• **EXERCISE DIRECTIONS**: Repeat the data below word for word.

START SOURCE MATERIAL

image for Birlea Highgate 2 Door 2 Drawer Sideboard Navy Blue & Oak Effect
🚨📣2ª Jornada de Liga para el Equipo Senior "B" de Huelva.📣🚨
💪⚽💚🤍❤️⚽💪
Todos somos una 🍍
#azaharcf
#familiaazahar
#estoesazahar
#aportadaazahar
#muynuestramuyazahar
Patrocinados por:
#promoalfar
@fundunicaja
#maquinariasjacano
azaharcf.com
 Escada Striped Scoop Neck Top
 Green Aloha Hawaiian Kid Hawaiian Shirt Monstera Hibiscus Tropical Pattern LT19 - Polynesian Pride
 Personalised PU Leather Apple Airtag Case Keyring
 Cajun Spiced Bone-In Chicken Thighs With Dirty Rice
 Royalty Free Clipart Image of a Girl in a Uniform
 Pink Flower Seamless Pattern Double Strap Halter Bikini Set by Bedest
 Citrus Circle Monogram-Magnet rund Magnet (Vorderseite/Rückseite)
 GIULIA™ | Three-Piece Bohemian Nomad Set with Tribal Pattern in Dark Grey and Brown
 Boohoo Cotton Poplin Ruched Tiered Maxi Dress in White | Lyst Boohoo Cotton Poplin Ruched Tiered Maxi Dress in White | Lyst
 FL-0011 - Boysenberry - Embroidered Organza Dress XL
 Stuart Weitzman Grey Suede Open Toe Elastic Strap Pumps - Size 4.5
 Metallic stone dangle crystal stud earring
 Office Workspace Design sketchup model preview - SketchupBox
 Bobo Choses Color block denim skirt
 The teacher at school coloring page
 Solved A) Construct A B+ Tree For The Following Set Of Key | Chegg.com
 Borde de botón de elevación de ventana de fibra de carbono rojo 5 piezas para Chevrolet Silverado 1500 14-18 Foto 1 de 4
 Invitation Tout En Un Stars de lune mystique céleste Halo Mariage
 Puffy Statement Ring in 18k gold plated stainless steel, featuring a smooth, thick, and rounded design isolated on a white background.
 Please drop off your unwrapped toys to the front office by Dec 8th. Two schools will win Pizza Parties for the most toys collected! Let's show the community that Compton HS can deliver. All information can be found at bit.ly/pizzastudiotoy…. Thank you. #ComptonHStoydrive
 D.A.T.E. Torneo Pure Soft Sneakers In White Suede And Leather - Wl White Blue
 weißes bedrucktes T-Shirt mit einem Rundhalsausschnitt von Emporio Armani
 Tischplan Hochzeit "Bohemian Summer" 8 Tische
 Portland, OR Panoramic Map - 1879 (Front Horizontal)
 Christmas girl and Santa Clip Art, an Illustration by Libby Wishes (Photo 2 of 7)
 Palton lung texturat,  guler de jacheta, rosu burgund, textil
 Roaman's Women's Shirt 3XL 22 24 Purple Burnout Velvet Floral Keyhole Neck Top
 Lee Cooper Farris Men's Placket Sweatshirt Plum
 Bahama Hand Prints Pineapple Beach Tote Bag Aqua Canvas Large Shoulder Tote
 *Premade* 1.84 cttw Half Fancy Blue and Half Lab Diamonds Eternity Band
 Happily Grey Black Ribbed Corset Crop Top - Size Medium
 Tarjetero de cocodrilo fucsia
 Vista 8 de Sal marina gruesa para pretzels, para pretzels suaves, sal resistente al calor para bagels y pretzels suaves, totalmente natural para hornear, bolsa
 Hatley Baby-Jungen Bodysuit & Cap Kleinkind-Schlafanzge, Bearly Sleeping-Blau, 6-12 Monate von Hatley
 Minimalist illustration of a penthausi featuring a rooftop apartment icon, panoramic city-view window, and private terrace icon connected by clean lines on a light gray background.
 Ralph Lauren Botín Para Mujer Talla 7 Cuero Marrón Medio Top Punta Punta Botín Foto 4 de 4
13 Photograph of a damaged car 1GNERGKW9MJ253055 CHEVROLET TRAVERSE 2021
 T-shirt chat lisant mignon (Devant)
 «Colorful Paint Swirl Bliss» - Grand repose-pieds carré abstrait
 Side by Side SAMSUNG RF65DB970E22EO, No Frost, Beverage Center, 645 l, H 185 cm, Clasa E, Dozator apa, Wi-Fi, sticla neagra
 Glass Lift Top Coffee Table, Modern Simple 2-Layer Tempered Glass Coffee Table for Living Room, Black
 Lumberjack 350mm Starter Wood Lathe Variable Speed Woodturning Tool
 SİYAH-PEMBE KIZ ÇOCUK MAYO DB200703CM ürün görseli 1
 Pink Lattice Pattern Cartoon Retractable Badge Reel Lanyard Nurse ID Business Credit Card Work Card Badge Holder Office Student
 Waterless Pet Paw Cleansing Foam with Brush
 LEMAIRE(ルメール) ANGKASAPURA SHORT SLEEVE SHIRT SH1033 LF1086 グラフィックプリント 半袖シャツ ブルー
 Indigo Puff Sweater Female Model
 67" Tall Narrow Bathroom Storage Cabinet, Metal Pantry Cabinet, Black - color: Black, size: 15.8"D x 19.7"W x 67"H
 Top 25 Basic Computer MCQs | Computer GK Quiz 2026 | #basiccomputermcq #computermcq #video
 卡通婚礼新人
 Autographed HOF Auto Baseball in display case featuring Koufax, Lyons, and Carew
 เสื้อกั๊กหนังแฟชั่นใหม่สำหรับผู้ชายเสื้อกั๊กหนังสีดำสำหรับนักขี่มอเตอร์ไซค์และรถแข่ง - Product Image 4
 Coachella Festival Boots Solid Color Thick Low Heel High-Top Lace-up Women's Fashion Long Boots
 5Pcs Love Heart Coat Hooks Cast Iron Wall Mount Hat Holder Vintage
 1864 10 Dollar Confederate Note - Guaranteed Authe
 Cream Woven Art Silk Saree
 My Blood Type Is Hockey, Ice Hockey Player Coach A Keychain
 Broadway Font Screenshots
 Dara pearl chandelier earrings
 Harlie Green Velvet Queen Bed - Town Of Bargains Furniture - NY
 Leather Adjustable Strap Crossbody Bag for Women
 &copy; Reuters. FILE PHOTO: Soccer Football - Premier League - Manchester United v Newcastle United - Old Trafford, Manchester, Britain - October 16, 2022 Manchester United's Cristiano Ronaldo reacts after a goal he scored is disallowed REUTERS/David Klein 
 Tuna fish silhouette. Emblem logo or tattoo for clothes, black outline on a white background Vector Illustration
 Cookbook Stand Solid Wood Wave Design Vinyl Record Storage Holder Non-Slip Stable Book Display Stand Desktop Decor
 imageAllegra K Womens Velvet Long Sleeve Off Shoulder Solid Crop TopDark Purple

END SOURCE MATERIAL

• **EXPECTED OUTPUT**:
image for Birlea Highgate 2 Door 2 Drawer Sideboard Navy Blue & Oak Effect
🚨📣2ª Jornada de Liga para el Equipo Senior "B" de Huelva.📣🚨
💪⚽💚🤍❤️⚽💪
Todos somos una 🍍
#azaharcf
#familiaazahar
#estoesazahar
#aportadaazahar
#muynuestramuyazahar
Patrocinados por:
#promoalfar
@fundunicaja
#maquinariasjacano
azaharcf.com
 Escada Striped Scoop Neck Top
 Green Aloha Hawaiian Kid Hawaiian Shirt Monstera Hibiscus Tropical Pattern LT19 - Polynesian Pride
 Personalised PU Leather Apple Airtag Case Keyring
 Cajun Spiced Bone-In Chicken Thighs With Dirty Rice
 Royalty Free Clipart Image of a Girl in a Uniform
 Pink Flower Seamless Pattern Double Strap Halter Bikini Set by Bedest
 Citrus Circle Monogram-Magnet rund Magnet (Vorderseite/Rückseite)
 GIULIA™ | Three-Piece Bohemian Nomad Set with Tribal Pattern in Dark Grey and Brown
 Boohoo Cotton Poplin Ruched Tiered Maxi Dress in White | Lyst Boohoo Cotton Poplin Ruched Tiered Maxi Dress in White | Lyst
 FL-0011 - Boysenberry - Embroidered Organza Dress XL
 Stuart Weitzman Grey Suede Open Toe Elastic Strap Pumps - Size 4.5
 Metallic stone dangle crystal stud earring
 Office Workspace Design sketchup model preview - SketchupBox
 Bobo Choses Color block denim skirt
 The teacher at school coloring page
 Solved A) Construct A B+ Tree For The Following Set Of Key | Chegg.com
 Borde de botón de elevación de ventana de fibra de carbono rojo 5 piezas para Chevrolet Silverado 1500 14-18 Foto 1 de 4
 Invitation Tout En Un Stars de lune mystique céleste Halo Mariage
 Puffy Statement Ring in 18k gold plated stainless steel, featuring a smooth, thick, and rounded design isolated on a white background.
 Please drop off your unwrapped toys to the front office by Dec 8th. Two schools will win Pizza Parties for the most toys collected! Let's show the community that Compton HS can deliver. All information can be found at bit.ly/pizzastudiotoy…. Thank you. #ComptonHStoydrive
 D.A.T.E. Torneo Pure Soft Sneakers In White Suede And Leather - Wl White Blue
 weißes bedrucktes T-Shirt mit einem Rundhalsausschnitt von Emporio Armani
 Tischplan Hochzeit "Bohemian Summer" 8 Tische
 Portland, OR Panoramic Map - 1879 (Front Horizontal)
 Christmas girl and Santa Clip Art, an Illustration by Libby Wishes (Photo 2 of 7)
 Palton lung texturat,  guler de jacheta, rosu burgund, textil
 Roaman's Women's Shirt 3XL 22 24 Purple Burnout Velvet Floral Keyhole Neck Top
 Lee Cooper Farris Men's Placket Sweatshirt Plum
 Bahama Hand Prints Pineapple Beach Tote Bag Aqua Canvas Large Shoulder Tote
 *Premade* 1.84 cttw Half Fancy Blue and Half Lab Diamonds Eternity Band
 Happily Grey Black Ribbed Corset Crop Top - Size Medium
 Tarjetero de cocodrilo fucsia
 Vista 8 de Sal marina gruesa para pretzels, para pretzels suaves, sal resistente al calor para bagels y pretzels suaves, totalmente natural para hornear, bolsa
 Hatley Baby-Jungen Bodysuit & Cap Kleinkind-Schlafanzge, Bearly Sleeping-Blau, 6-12 Monate von Hatley
 Minimalist illustration of a penthausi featuring a rooftop apartment icon, panoramic city-view window, and private terrace icon connected by clean lines on a light gray background.
 Ralph Lauren Botín Para Mujer Talla 7 Cuero Marrón Medio Top Punta Punta Botín Foto 4 de 4
13 Photograph of a damaged car 1GNERGKW9MJ253055 CHEVROLET TRAVERSE 2021
 T-shirt chat lisant mignon (Devant)
 «Colorful Paint Swirl Bliss» - Grand repose-pieds carré abstrait
 Side by Side SAMSUNG RF65DB970E22EO, No Frost, Beverage Center, 645 l, H 185 cm, Clasa E, Dozator apa, Wi-Fi, sticla neagra
 Glass Lift Top Coffee Table, Modern Simple 2-Layer Tempered Glass Coffee Table for Living Room, Black
 Lumberjack 350mm Starter Wood Lathe Variable Speed Woodturning Tool
 SİYAH-PEMBE KIZ ÇOCUK MAYO DB200703CM ürün görseli 1
 Pink Lattice Pattern Cartoon Retractable Badge Reel Lanyard Nurse ID Business Credit Card Work Card Badge Holder Office Student
 Waterless Pet Paw Cleansing Foam with Brush
 LEMAIRE(ルメール) ANGKASAPURA SHORT SLEEVE SHIRT SH1033 LF1086 グラフィックプリント 半袖シャツ ブルー
 Indigo Puff Sweater Female Model
 67" Tall Narrow Bathroom Storage Cabinet, Metal Pantry Cabinet, Black - color: Black, size: 15.8"D x 19.7"W x 67"H
 Top 25 Basic Computer MCQs | Computer GK Quiz 2026 | #basiccomputermcq #computermcq #video
 卡通婚礼新人
 Autographed HOF Auto Baseball in display case featuring Koufax, Lyons, and Carew
 เสื้อกั๊กหนังแฟชั่นใหม่สำหรับผู้ชายเสื้อกั๊กหนังสีดำสำหรับนักขี่มอเตอร์ไซค์และรถแข่ง - Product Image 4
 Coachella Festival Boots Solid Color Thick Low Heel High-Top Lace-up Women's Fashion Long Boots
 5Pcs Love Heart Coat Hooks Cast Iron Wall Mount Hat Holder Vintage
 1864 10 Dollar Confederate Note - Guaranteed Authe
 Cream Woven Art Silk Saree
 My Blood Type Is Hockey, Ice Hockey Player Coach A Keychain
 Broadway Font Screenshots
 Dara pearl chandelier earrings
 Harlie Green Velvet Queen Bed - Town Of Bargains Furniture - NY
 Leather Adjustable Strap Crossbody Bag for Women
 &copy; Reuters. FILE PHOTO: Soccer Football - Premier League - Manchester United v Newcastle United - Old Trafford, Manchester, Britain - October 16, 2022 Manchester United's Cristiano Ronaldo reacts after a goal he scored is disallowed REUTERS/David Klein 
 Tuna fish silhouette. Emblem logo or tattoo for clothes, black outline on a white background Vector Illustration
 Cookbook Stand Solid Wood Wave Design Vinyl Record Storage Holder Non-Slip Stable Book Display Stand Desktop Decor
 imageAllegra K Womens Velvet Long Sleeve Off Shoulder Solid Crop TopDark Purple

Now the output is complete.